La Salud como Confianza Divina
El Santo Profeta Muhammad (la paz y las bendiciones de Dios sean con él) destacó constantemente el valor de la buena salud. En un Hadiz registrado en Sahih al-Bujari, señaló:
“Hay dos bendiciones por las cuales muchas personas son engañadas: la salud y el tiempo libre.”
— Sahih al-Bujari
Este dicho resalta la necesidad de valorar la vitalidad mientras se posee, utilizándola en el servicio a la humanidad, la adoración y el desarrollo personal.
Moderación en la Alimentación y Nutrición
El Sagrado Corán nos recuerda la regla fundamental del consumo consciente: “Comed y bebed, pero no incurráis en excesos” (Sura Al-A’raf, 7:32). La nutrición en el Islam se basa en la moderación, la preferencia por alimentos puros y saludables (Halal y Tayyib) y la prevención del sobreconsumo.

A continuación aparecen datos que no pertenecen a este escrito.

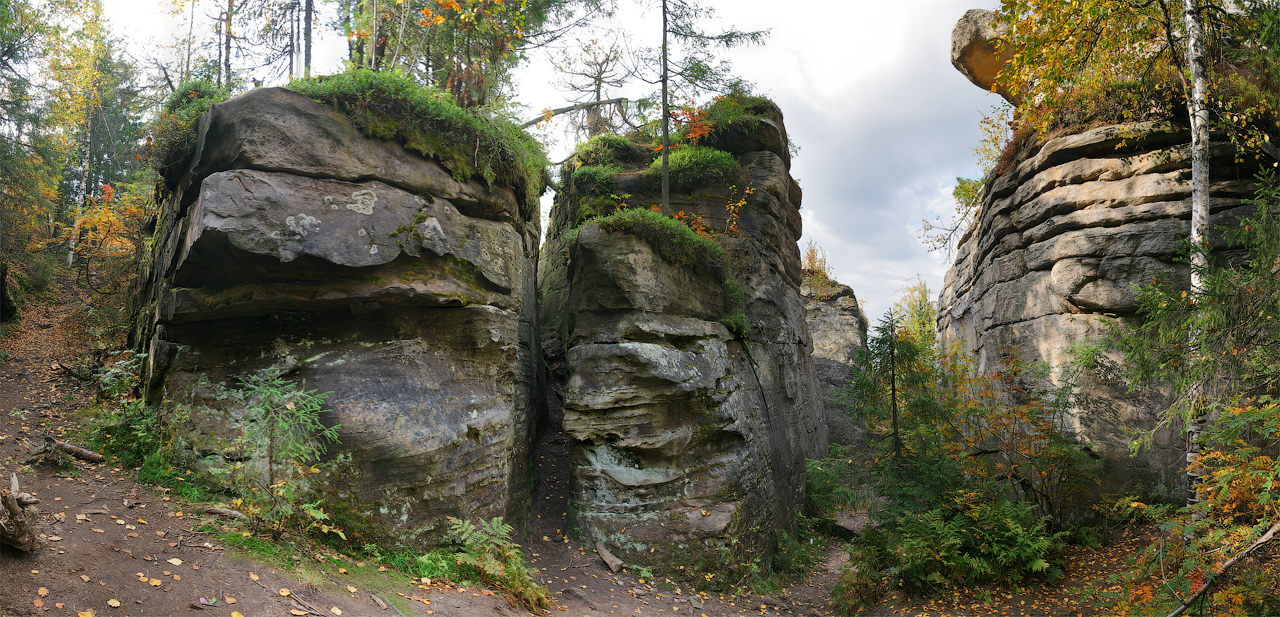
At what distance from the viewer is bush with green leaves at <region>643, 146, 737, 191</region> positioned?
13.5 m

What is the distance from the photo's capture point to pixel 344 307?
24.3ft

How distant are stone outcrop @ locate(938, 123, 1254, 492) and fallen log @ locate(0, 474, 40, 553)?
1412 cm

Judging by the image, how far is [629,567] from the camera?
8641 millimetres

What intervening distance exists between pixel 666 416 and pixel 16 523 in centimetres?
739

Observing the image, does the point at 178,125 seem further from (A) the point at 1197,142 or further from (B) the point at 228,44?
(A) the point at 1197,142

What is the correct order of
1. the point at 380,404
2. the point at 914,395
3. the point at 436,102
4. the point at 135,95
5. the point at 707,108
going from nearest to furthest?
the point at 380,404 → the point at 436,102 → the point at 914,395 → the point at 707,108 → the point at 135,95

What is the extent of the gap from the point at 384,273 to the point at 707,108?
9743 mm

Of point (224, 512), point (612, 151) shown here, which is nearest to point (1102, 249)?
point (612, 151)

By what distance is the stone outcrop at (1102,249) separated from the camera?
10359 millimetres

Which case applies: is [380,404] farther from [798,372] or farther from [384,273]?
[798,372]

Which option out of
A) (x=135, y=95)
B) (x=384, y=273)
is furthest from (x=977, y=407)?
(x=135, y=95)

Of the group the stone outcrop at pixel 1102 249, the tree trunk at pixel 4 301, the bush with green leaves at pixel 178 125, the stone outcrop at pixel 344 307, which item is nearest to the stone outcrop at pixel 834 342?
the stone outcrop at pixel 1102 249

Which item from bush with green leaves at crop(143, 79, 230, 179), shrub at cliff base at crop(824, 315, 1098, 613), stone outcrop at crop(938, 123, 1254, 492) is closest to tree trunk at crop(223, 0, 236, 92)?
bush with green leaves at crop(143, 79, 230, 179)

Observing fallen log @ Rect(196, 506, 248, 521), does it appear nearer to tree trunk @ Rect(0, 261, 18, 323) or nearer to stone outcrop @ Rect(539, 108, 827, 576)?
stone outcrop @ Rect(539, 108, 827, 576)
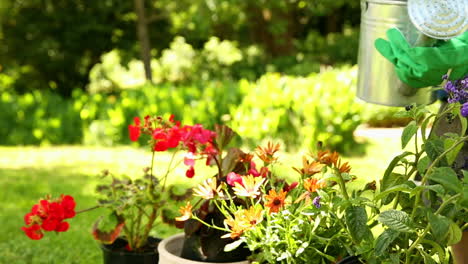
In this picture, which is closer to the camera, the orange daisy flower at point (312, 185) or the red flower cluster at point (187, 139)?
the orange daisy flower at point (312, 185)

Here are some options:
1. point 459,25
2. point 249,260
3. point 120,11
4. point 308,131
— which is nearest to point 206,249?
point 249,260

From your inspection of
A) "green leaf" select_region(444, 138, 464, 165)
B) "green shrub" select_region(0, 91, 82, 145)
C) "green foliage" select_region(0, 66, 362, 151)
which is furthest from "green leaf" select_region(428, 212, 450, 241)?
"green shrub" select_region(0, 91, 82, 145)

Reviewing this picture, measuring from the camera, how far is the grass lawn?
3324 millimetres

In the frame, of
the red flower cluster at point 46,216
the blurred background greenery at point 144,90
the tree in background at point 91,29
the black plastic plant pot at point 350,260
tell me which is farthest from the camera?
the tree in background at point 91,29

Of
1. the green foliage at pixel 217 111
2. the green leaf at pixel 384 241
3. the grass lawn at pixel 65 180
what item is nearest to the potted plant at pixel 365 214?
the green leaf at pixel 384 241

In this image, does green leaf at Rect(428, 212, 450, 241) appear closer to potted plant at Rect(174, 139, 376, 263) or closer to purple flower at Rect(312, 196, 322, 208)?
potted plant at Rect(174, 139, 376, 263)

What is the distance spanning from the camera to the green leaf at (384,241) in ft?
5.56

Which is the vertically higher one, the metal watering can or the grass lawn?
the metal watering can

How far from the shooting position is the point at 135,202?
Result: 244 centimetres

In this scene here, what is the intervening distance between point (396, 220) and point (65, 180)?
3.55 metres

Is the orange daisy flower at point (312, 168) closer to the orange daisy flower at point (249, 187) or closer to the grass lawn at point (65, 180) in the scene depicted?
the orange daisy flower at point (249, 187)

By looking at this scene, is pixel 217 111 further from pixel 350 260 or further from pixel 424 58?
pixel 350 260

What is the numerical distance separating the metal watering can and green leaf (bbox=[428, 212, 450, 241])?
828mm

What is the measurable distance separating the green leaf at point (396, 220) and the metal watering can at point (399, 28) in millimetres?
814
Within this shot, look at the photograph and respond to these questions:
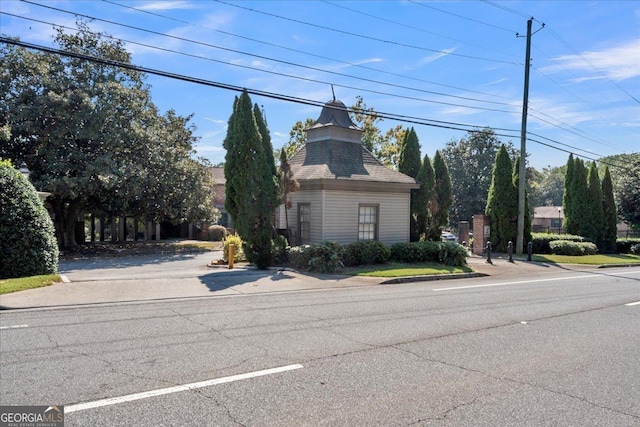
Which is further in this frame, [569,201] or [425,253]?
[569,201]

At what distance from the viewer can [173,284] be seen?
1275cm

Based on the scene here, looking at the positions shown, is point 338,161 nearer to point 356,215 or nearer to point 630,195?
point 356,215

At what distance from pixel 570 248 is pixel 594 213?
6.93 metres

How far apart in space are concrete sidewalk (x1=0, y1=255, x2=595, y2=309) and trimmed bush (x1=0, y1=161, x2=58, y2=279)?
1.14m

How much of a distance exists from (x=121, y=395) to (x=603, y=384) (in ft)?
17.8

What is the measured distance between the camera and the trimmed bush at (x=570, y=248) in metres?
26.2

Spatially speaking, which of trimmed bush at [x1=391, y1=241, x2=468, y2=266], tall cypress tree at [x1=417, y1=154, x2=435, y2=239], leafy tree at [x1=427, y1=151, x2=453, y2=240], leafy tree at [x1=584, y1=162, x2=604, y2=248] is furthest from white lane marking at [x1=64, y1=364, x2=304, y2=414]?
leafy tree at [x1=584, y1=162, x2=604, y2=248]

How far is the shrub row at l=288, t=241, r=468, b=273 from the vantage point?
16000 mm

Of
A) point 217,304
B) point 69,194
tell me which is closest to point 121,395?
point 217,304

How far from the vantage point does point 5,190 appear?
12711 millimetres

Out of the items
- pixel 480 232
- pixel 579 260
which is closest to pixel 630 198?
pixel 579 260

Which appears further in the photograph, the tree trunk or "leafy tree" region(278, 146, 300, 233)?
the tree trunk

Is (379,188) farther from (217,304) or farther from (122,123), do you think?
(122,123)

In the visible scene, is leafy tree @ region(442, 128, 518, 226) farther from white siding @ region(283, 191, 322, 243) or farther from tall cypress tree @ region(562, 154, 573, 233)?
white siding @ region(283, 191, 322, 243)
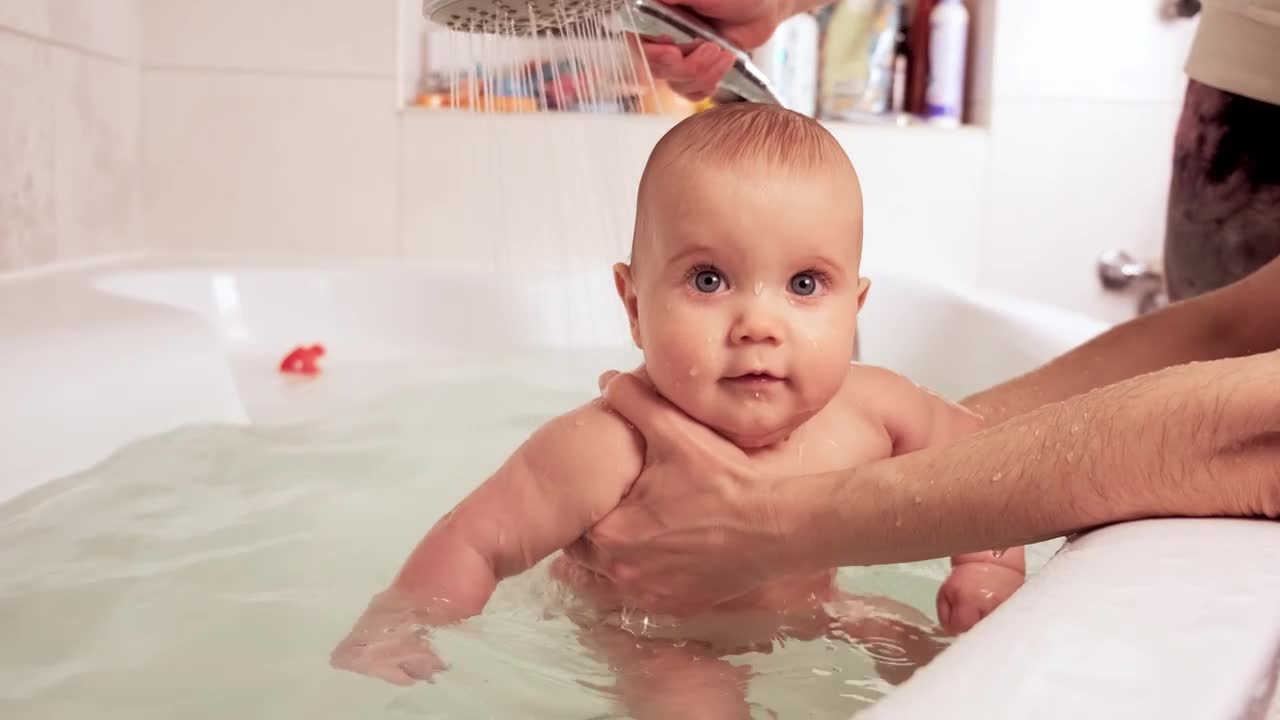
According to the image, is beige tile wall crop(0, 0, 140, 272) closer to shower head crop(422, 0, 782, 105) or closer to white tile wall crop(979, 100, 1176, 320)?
shower head crop(422, 0, 782, 105)

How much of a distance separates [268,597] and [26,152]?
48.3 inches

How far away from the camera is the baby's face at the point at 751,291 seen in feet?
2.90

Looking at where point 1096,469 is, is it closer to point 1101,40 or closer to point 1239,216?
point 1239,216

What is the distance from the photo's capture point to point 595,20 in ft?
4.02

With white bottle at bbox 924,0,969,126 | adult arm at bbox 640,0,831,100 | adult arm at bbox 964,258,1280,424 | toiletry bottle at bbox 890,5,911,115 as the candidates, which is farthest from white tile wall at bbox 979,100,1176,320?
adult arm at bbox 964,258,1280,424

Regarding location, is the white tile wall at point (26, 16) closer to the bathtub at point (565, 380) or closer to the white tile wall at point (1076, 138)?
the bathtub at point (565, 380)

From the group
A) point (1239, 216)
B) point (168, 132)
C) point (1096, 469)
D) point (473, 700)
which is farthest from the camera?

Higiene Personal y Actividad Física
La higiene ocupa un lugar central en la fe islámica. La ablución diaria (Wudu) limpia no solo el cuerpo antes de la oración, sino que promueve el hábito de la limpieza frecuente. Asimismo, la actividad física regular fortalece el sistema inmunológico y proporciona la energía necesaria para cumplir con los deberes diarios.
Conclusión
Mantener una buena salud permite a la mujer y a la familia musulmana vivir una vida plena, servir a la comunidad y cultivar la paz espiritual. Cuidar de nuestro cuerpo es una forma activa de gratitud hacia nuestro Creador.